Mar. Mar 9th, 2021

El conjunto bávaro se impone en la prórroga con un gol de Javi Martínez a un equipo andaluz que lo llevó al límite y que tuvo una opción de oro de En-Nesyri para ganar el título,

Hay maneras de vivir. Maneras de soñar. Maneras de sufrir y, también, maneras de competir. El Sevilla es único en este último concepto.

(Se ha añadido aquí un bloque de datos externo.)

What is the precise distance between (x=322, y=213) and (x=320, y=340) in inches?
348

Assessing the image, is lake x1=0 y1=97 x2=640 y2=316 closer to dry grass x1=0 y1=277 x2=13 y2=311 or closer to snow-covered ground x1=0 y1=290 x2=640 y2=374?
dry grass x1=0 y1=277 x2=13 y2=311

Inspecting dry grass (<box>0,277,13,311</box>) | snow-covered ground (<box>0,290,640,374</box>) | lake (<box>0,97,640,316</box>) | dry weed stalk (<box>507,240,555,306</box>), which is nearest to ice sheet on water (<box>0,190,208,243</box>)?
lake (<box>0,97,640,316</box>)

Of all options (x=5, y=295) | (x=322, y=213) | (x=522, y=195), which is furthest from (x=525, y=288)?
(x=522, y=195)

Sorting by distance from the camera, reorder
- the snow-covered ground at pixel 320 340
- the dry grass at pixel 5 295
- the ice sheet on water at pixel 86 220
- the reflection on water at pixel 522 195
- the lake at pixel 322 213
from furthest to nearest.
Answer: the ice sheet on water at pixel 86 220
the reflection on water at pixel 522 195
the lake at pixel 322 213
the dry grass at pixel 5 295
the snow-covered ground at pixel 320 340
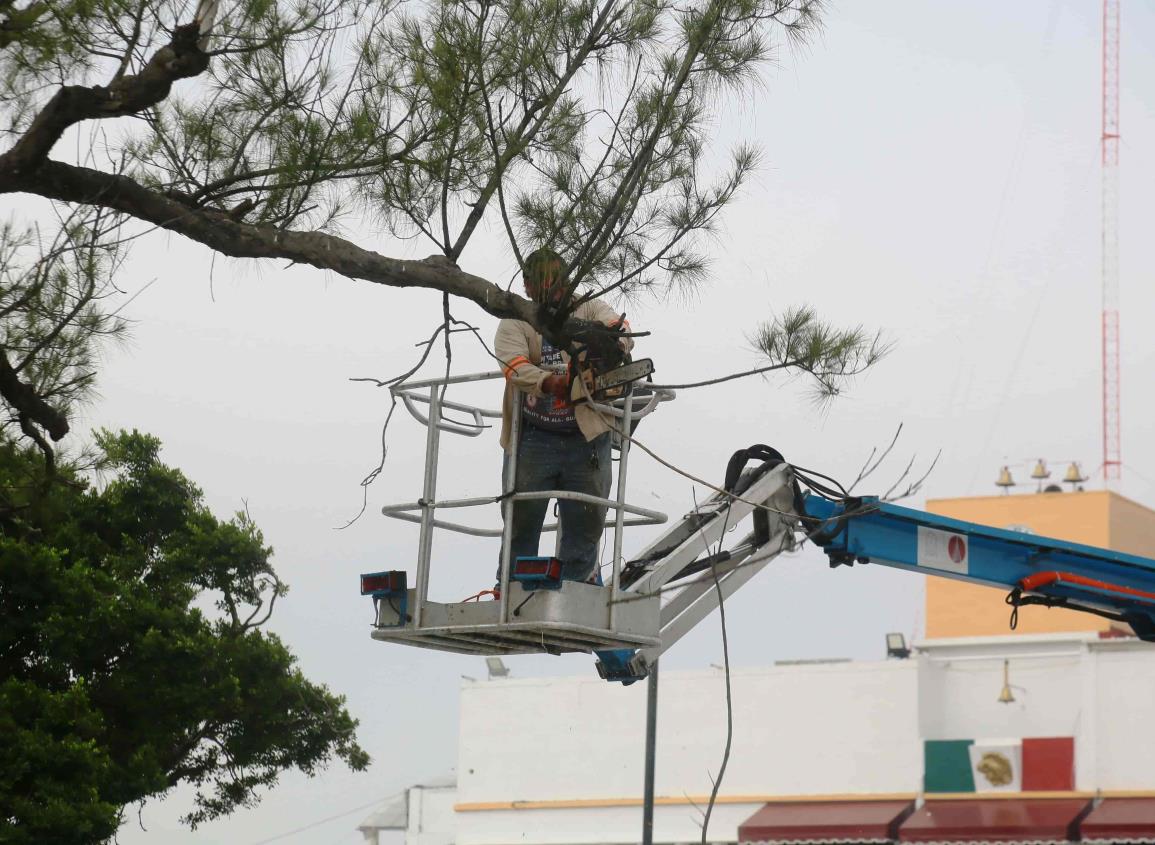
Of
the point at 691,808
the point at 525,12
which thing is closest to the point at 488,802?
the point at 691,808

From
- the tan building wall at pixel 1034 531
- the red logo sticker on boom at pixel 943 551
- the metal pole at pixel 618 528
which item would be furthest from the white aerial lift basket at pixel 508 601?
the tan building wall at pixel 1034 531

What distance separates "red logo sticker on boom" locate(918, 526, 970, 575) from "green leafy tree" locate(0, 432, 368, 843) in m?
6.81

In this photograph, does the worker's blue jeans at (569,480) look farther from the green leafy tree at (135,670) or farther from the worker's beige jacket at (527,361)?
the green leafy tree at (135,670)

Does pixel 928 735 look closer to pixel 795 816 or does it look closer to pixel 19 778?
pixel 795 816

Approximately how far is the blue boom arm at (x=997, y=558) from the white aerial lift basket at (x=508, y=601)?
2.42 metres

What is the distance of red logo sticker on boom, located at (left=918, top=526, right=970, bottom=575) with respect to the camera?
10.9 m

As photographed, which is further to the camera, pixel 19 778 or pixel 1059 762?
pixel 1059 762

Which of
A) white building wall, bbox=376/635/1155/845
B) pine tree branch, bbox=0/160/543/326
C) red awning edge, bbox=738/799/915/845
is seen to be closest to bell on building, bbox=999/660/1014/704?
white building wall, bbox=376/635/1155/845

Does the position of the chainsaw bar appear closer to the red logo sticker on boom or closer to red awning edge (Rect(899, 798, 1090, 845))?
the red logo sticker on boom

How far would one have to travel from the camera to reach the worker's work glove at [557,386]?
7.34 m

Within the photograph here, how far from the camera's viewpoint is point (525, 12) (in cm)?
715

Agarrado a ese instinto competitivo, a esa increíble creencia colectiva en que no es inferior a nadie y jamás se rinde, el conjunto andaluz dio una lección de vida ante un gigante como el Bayern de Múnich en una superfinal europea en la que solo cayó en la prórroga. Ese gen luchador del Sevilla se traduce en un término tan castizo, tan antiguo y fuera de los cánones tales como es el de casta. Instalado en esa convicción, el Sevilla cayó de forma heroica ante un Bayern superior en fútbol, pero al que llevó al límite. Con el 1-1, En-Nesyri tuvo el triunfo en sus botas en el minuto 87. Neuer cortó el sueño sevillista. Las lágrimas de En-Nesyri al final del partido así lo demostraron. El Bayern tiró de amplitud de plantilla en la prórroga y Javi Martínez acabó con la resistencia del Sevilla. Todo como consecuencia de un saque de esquina producto del único error en defensa de Diego Carlos y, en general, de todo su equipo. El Sevilla cayó con mucho honor y aunque inferior futbolísticamente al Bayern, demostró que es un equipo muy complicado de batir. A veces la mística es casi superior al enorme despliegue futbolístico de un equipo de las prestaciones del Bayern.